▶ Problem to work on:
Search each line below for "pixels", then return the lines where it appears.
=== Begin Enclosure ===
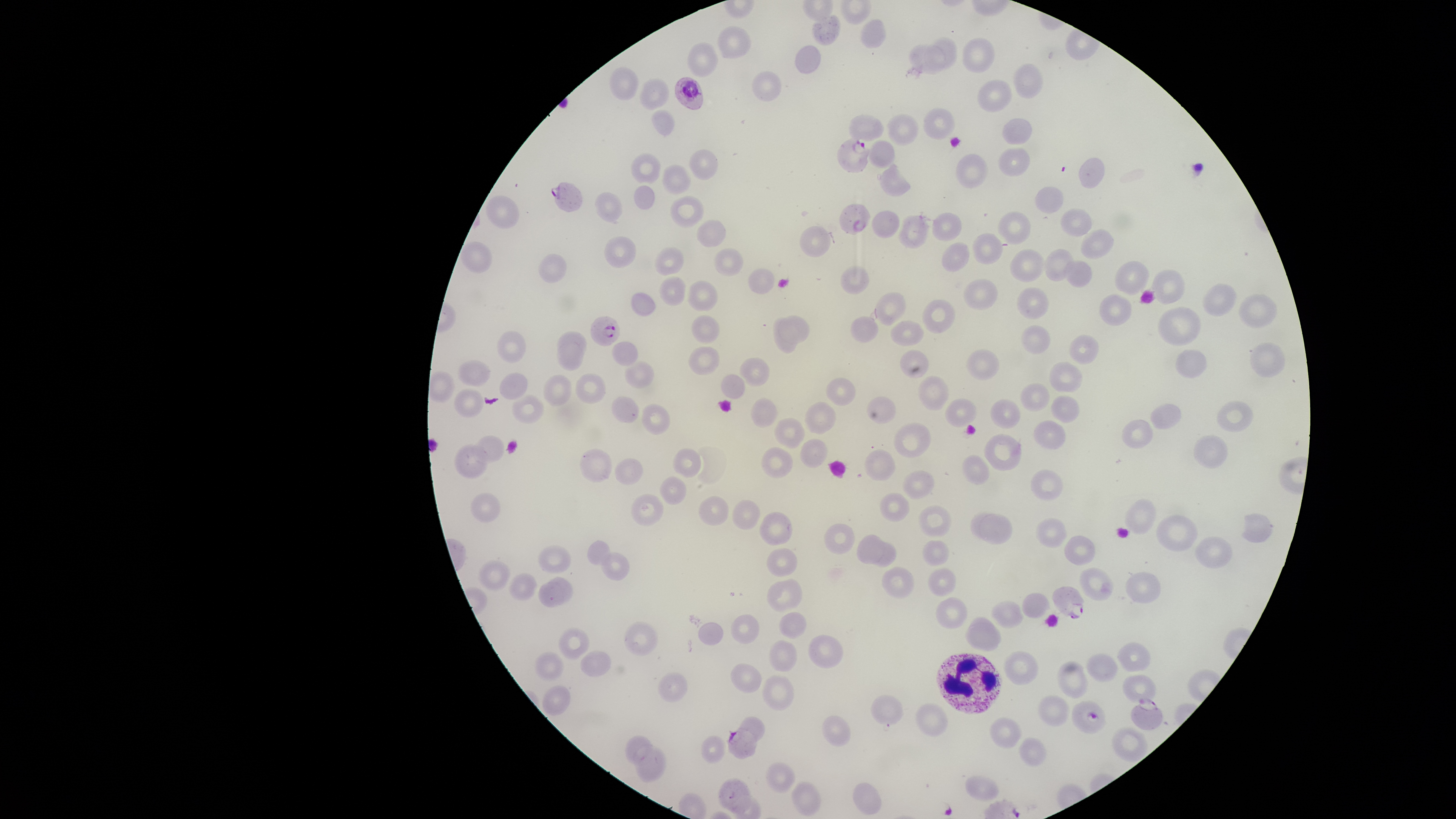

Approximate bounding boxes, in pixels from the top-left corner.
Parasitized red blood cells: (left=674, top=76, right=704, bottom=111), (left=837, top=136, right=873, bottom=174), (left=550, top=182, right=583, bottom=212), (left=839, top=203, right=871, bottom=236), (left=590, top=316, right=620, bottom=346), (left=1051, top=585, right=1085, bottom=620), (left=1130, top=699, right=1164, bottom=730), (left=1072, top=700, right=1107, bottom=733), (left=726, top=727, right=757, bottom=759).
Uninfected red blood cells: (left=811, top=14, right=841, bottom=46), (left=859, top=18, right=887, bottom=49), (left=717, top=25, right=752, bottom=59), (left=924, top=36, right=958, bottom=70), (left=961, top=37, right=995, bottom=73), (left=686, top=41, right=719, bottom=78), (left=907, top=43, right=946, bottom=74), (left=794, top=44, right=822, bottom=73), (left=1012, top=63, right=1043, bottom=100), (left=609, top=67, right=639, bottom=100), (left=751, top=70, right=782, bottom=102), (left=639, top=77, right=669, bottom=111), (left=977, top=79, right=1013, bottom=113), (left=923, top=107, right=955, bottom=139), (left=651, top=109, right=676, bottom=136), (left=886, top=113, right=919, bottom=145), (left=848, top=114, right=884, bottom=141), (left=1002, top=117, right=1033, bottom=145), (left=867, top=140, right=895, bottom=168), (left=997, top=147, right=1030, bottom=177), (left=689, top=149, right=719, bottom=180), (left=630, top=152, right=662, bottom=184), (left=955, top=154, right=989, bottom=189), (left=1077, top=158, right=1106, bottom=188), (left=877, top=163, right=911, bottom=197), (left=662, top=164, right=692, bottom=194), (left=634, top=184, right=655, bottom=209), (left=1034, top=186, right=1064, bottom=214), (left=594, top=191, right=623, bottom=223), (left=485, top=195, right=520, bottom=229), (left=669, top=195, right=704, bottom=228), (left=1060, top=208, right=1093, bottom=237), (left=871, top=210, right=900, bottom=239), (left=997, top=211, right=1032, bottom=245), (left=931, top=212, right=962, bottom=242), (left=897, top=214, right=931, bottom=249), (left=696, top=220, right=726, bottom=248), (left=799, top=225, right=831, bottom=258), (left=1080, top=228, right=1114, bottom=259), (left=972, top=233, right=1003, bottom=264), (left=603, top=236, right=636, bottom=268), (left=460, top=242, right=492, bottom=273), (left=941, top=243, right=970, bottom=272), (left=655, top=247, right=684, bottom=276), (left=713, top=247, right=744, bottom=276), (left=1044, top=248, right=1076, bottom=281), (left=1009, top=249, right=1045, bottom=282), (left=537, top=253, right=567, bottom=283), (left=1063, top=260, right=1093, bottom=287), (left=1114, top=260, right=1149, bottom=295), (left=840, top=266, right=869, bottom=294), (left=748, top=268, right=775, bottom=294), (left=1150, top=268, right=1186, bottom=305), (left=659, top=276, right=686, bottom=306), (left=962, top=278, right=998, bottom=309), (left=687, top=280, right=719, bottom=311), (left=1203, top=282, right=1237, bottom=316), (left=1016, top=287, right=1050, bottom=320), (left=631, top=291, right=657, bottom=315), (left=872, top=292, right=907, bottom=326), (left=1238, top=292, right=1277, bottom=328), (left=1099, top=293, right=1131, bottom=326), (left=922, top=299, right=955, bottom=334), (left=1157, top=305, right=1202, bottom=346), (left=691, top=314, right=720, bottom=344), (left=777, top=315, right=811, bottom=343), (left=850, top=315, right=878, bottom=343), (left=772, top=316, right=797, bottom=353), (left=889, top=320, right=924, bottom=347), (left=1020, top=324, right=1051, bottom=355), (left=557, top=330, right=588, bottom=360), (left=496, top=331, right=527, bottom=363), (left=1068, top=334, right=1100, bottom=364), (left=610, top=340, right=639, bottom=367), (left=557, top=341, right=584, bottom=371), (left=1248, top=341, right=1287, bottom=379), (left=688, top=346, right=720, bottom=376), (left=899, top=348, right=929, bottom=378), (left=965, top=348, right=1000, bottom=381), (left=1174, top=348, right=1207, bottom=378), (left=739, top=357, right=770, bottom=387), (left=457, top=360, right=491, bottom=386), (left=625, top=360, right=655, bottom=390), (left=1049, top=361, right=1083, bottom=394), (left=500, top=372, right=528, bottom=400), (left=575, top=373, right=607, bottom=404), (left=543, top=374, right=571, bottom=406), (left=720, top=374, right=746, bottom=398), (left=825, top=376, right=857, bottom=406), (left=918, top=376, right=949, bottom=410), (left=1020, top=382, right=1050, bottom=412), (left=454, top=388, right=484, bottom=417), (left=511, top=395, right=544, bottom=424), (left=1050, top=395, right=1080, bottom=424), (left=611, top=396, right=639, bottom=423), (left=866, top=396, right=897, bottom=424), (left=944, top=397, right=977, bottom=428), (left=750, top=398, right=779, bottom=428), (left=990, top=398, right=1021, bottom=429), (left=804, top=401, right=836, bottom=434), (left=1216, top=401, right=1253, bottom=433), (left=1150, top=402, right=1182, bottom=429), (left=642, top=403, right=670, bottom=435), (left=774, top=416, right=807, bottom=447), (left=1121, top=417, right=1153, bottom=449), (left=1034, top=420, right=1067, bottom=450), (left=893, top=423, right=931, bottom=458), (left=983, top=433, right=1022, bottom=470), (left=472, top=434, right=506, bottom=464), (left=1193, top=435, right=1227, bottom=468), (left=799, top=438, right=828, bottom=469), (left=454, top=443, right=490, bottom=478), (left=760, top=446, right=794, bottom=478), (left=579, top=448, right=613, bottom=482), (left=673, top=448, right=701, bottom=479), (left=864, top=449, right=896, bottom=481), (left=962, top=455, right=990, bottom=485), (left=614, top=457, right=643, bottom=485), (left=1030, top=469, right=1062, bottom=501), (left=902, top=470, right=934, bottom=500), (left=658, top=476, right=687, bottom=505), (left=471, top=492, right=500, bottom=524), (left=879, top=492, right=909, bottom=522), (left=631, top=493, right=665, bottom=527), (left=697, top=495, right=730, bottom=526), (left=1124, top=498, right=1157, bottom=534), (left=732, top=499, right=761, bottom=530), (left=918, top=505, right=952, bottom=538), (left=759, top=511, right=793, bottom=546), (left=969, top=512, right=1013, bottom=545), (left=1240, top=513, right=1275, bottom=542), (left=1156, top=514, right=1198, bottom=552), (left=1036, top=517, right=1068, bottom=548), (left=823, top=523, right=855, bottom=555), (left=856, top=533, right=884, bottom=565), (left=1064, top=535, right=1096, bottom=566), (left=1195, top=535, right=1234, bottom=569), (left=587, top=539, right=613, bottom=565), (left=922, top=539, right=949, bottom=567), (left=868, top=540, right=897, bottom=568), (left=538, top=544, right=572, bottom=574), (left=766, top=547, right=798, bottom=577), (left=601, top=552, right=630, bottom=581), (left=477, top=559, right=511, bottom=591), (left=882, top=567, right=915, bottom=599), (left=928, top=567, right=957, bottom=596), (left=1078, top=567, right=1114, bottom=601), (left=508, top=572, right=538, bottom=601), (left=1125, top=572, right=1161, bottom=604), (left=548, top=576, right=573, bottom=603), (left=767, top=578, right=803, bottom=613), (left=537, top=580, right=564, bottom=609), (left=1021, top=592, right=1050, bottom=618), (left=935, top=597, right=968, bottom=630), (left=990, top=600, right=1025, bottom=628), (left=778, top=612, right=807, bottom=639), (left=730, top=614, right=760, bottom=644), (left=964, top=617, right=1001, bottom=651), (left=623, top=621, right=659, bottom=656), (left=698, top=621, right=725, bottom=645), (left=558, top=627, right=590, bottom=660), (left=807, top=634, right=844, bottom=669), (left=768, top=639, right=798, bottom=672), (left=1117, top=642, right=1151, bottom=672), (left=534, top=650, right=565, bottom=681), (left=579, top=650, right=612, bottom=677), (left=1004, top=650, right=1039, bottom=685), (left=1086, top=652, right=1118, bottom=683), (left=1057, top=661, right=1088, bottom=699), (left=730, top=662, right=763, bottom=693), (left=658, top=671, right=688, bottom=702), (left=762, top=674, right=794, bottom=711), (left=1122, top=674, right=1156, bottom=702), (left=542, top=685, right=571, bottom=716), (left=869, top=694, right=904, bottom=727), (left=1037, top=695, right=1070, bottom=727), (left=915, top=702, right=948, bottom=737), (left=820, top=715, right=852, bottom=747), (left=989, top=716, right=1023, bottom=749), (left=738, top=717, right=765, bottom=743), (left=1110, top=728, right=1148, bottom=763), (left=625, top=735, right=653, bottom=766), (left=700, top=735, right=726, bottom=764), (left=1019, top=737, right=1047, bottom=767), (left=633, top=744, right=667, bottom=782), (left=765, top=762, right=796, bottom=794), (left=965, top=775, right=999, bottom=802), (left=718, top=777, right=752, bottom=813), (left=791, top=781, right=821, bottom=817), (left=852, top=782, right=882, bottom=815).
White blood cells: (left=935, top=653, right=1003, bottom=714).

The visible region is circular. Giemsa stain. Species: Plasmodium falciparum. Photographed with a smartphone camera through the microscope eyepiece. Single field of view. Thin blood smear. Image is 1456×819 pixels.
=== End Enclosure ===
▶ Answer to this problem:
Approximate bounding boxes, in pixels from the top-left corner.
The visible region is circular. Giemsa stain. Species: Plasmodium falciparum. Photographed with a smartphone camera through the microscope eyepiece. Single field of view. Thin blood smear. Image is 1456×819 pixels.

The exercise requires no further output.